WHAT TO PRODUCE: Can you copy out, word for word, the part of the post about OWL ontologies that opens with the words containing "Seems to me" and closes with "arguments for this."?

═══ SELECTED EXTRACT

Re: LANG: owl:ontology

Can I suggest that in this discussion thread we try to avoid using 
the word 'definition'? There really is no such thing as a definition 
in RDF or OWL. There are only assertions; one can never know that one 
has got *all* the relevant information about something. So the idea 
of 'containing' some chunk of information to be the *definition* of a 
class is beside the point here; its like designing a trap for 
unicorns.

Seems to me that a lot of the discussion about importing has really 
been about what counts as an ontology. Let me suggest that we decide 
this at the syntactic level by saying that an ontology is a set (or 
possibly a bag) of RDF triples. That is not saying that every set of 
RDF triples counts as an ontology, but that the triples-store is the 
appropriate basic syntactic level for defining such things as 
identity of ontologies, mergings of ontologies, entailments between 
ontologies and so on.  This is really just following the RDF spec 
itself.

Before the howling starts, let me give some arguments for this.

══════
═══ DATA RECORDS

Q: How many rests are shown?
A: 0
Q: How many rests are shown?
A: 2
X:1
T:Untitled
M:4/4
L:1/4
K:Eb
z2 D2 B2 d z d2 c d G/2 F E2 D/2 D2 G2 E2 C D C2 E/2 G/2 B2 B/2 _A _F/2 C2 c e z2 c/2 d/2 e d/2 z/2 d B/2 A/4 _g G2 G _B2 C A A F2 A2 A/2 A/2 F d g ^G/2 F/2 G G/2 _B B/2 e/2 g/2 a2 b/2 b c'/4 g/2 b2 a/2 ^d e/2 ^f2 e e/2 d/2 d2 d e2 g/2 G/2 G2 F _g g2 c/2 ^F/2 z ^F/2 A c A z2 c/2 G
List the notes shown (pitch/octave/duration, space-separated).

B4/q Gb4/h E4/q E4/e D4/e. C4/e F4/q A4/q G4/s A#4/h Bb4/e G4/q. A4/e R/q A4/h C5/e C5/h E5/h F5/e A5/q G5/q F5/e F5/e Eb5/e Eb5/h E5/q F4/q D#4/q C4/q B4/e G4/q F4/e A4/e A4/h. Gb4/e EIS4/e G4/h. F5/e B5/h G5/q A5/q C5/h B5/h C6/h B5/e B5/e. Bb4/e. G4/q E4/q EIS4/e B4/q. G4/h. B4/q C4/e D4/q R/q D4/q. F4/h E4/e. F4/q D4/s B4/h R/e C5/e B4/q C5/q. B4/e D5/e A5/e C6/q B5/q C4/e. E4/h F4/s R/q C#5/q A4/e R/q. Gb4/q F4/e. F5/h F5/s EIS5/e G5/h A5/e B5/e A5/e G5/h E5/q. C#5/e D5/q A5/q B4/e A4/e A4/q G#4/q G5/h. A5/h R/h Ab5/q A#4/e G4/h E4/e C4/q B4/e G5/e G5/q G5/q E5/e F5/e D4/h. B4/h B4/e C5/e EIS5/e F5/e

══════

SOLVED PROBLEM:
Seems to me that a lot of the discussion about importing has really 
been about what counts as an ontology. Let me suggest that we decide 
this at the syntactic level by saying that an ontology is a set (or 
possibly a bag) of RDF triples. That is not saying that every set of 
RDF triples counts as an ontology, but that the triples-store is the 
appropriate basic syntactic level for defining such things as 
identity of ontologies, mergings of ontologies, entailments between 
ontologies and so on.  This is really just following the RDF spec 
itself.

Before the howling starts, let me give some arguments for this.